======== MATERIAL FOR THIS EXERCISE

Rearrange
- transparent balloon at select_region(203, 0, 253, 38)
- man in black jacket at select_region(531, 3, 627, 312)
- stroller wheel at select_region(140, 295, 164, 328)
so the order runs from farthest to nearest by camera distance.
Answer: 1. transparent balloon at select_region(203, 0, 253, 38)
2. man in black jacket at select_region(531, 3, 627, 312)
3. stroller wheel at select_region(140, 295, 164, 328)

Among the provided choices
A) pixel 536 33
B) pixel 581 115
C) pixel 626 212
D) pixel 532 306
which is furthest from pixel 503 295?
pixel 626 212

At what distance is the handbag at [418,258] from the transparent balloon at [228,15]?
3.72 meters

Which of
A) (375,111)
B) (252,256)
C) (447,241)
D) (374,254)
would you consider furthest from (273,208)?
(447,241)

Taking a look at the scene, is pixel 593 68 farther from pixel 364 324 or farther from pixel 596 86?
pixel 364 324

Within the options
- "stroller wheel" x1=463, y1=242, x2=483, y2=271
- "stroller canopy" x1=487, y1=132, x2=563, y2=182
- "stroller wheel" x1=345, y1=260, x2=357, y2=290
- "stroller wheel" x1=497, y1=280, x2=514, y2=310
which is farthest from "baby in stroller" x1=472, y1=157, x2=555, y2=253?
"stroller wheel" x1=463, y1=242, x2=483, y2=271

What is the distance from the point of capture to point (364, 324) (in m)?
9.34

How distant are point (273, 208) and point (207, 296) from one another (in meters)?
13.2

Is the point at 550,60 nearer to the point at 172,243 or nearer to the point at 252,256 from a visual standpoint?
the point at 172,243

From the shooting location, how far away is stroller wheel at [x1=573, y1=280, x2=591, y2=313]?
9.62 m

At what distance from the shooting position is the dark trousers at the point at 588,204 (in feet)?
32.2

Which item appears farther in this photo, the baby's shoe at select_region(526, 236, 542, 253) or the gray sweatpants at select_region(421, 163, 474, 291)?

================

**EXERCISE INSTRUCTIONS**
Output each entry precisely as given.

**RESPONSE TO THIS TASK**
Rearrange
- transparent balloon at select_region(203, 0, 253, 38)
- man in black jacket at select_region(531, 3, 627, 312)
- stroller wheel at select_region(140, 295, 164, 328)
so the order runs from farthest to nearest by camera distance.
Answer: 1. transparent balloon at select_region(203, 0, 253, 38)
2. man in black jacket at select_region(531, 3, 627, 312)
3. stroller wheel at select_region(140, 295, 164, 328)

Among the provided choices
A) pixel 536 33
B) pixel 581 115
C) pixel 626 212
D) pixel 532 306
which is furthest from pixel 503 295?
pixel 626 212

At what distance is the handbag at [418,258] from the transparent balloon at [228,15]?
3.72 meters

Which of
A) (375,111)
B) (252,256)
C) (447,241)
D) (374,254)
would you consider furthest from (273,208)?
(447,241)

Taking a look at the scene, is pixel 593 68 farther from pixel 364 324 or farther from pixel 596 86?
pixel 364 324

Within the options
- "stroller wheel" x1=463, y1=242, x2=483, y2=271
- "stroller canopy" x1=487, y1=132, x2=563, y2=182
- "stroller wheel" x1=345, y1=260, x2=357, y2=290
- "stroller wheel" x1=497, y1=280, x2=514, y2=310
which is farthest from "baby in stroller" x1=472, y1=157, x2=555, y2=253?
"stroller wheel" x1=463, y1=242, x2=483, y2=271

What is the distance from the point of capture to point (364, 324) (in m)?
9.34

How distant are point (273, 208) and point (207, 296) from one another (in meters)?
13.2

Is the point at 550,60 nearer to the point at 172,243 or nearer to the point at 252,256 from a visual standpoint?
the point at 172,243

From the shooting location, how far away is stroller wheel at [x1=573, y1=280, x2=591, y2=313]?
9.62 m

At what distance from the shooting position is the dark trousers at the point at 588,204 (in feet)?
32.2

Which item appears farther in this photo, the baby's shoe at select_region(526, 236, 542, 253) or the gray sweatpants at select_region(421, 163, 474, 291)?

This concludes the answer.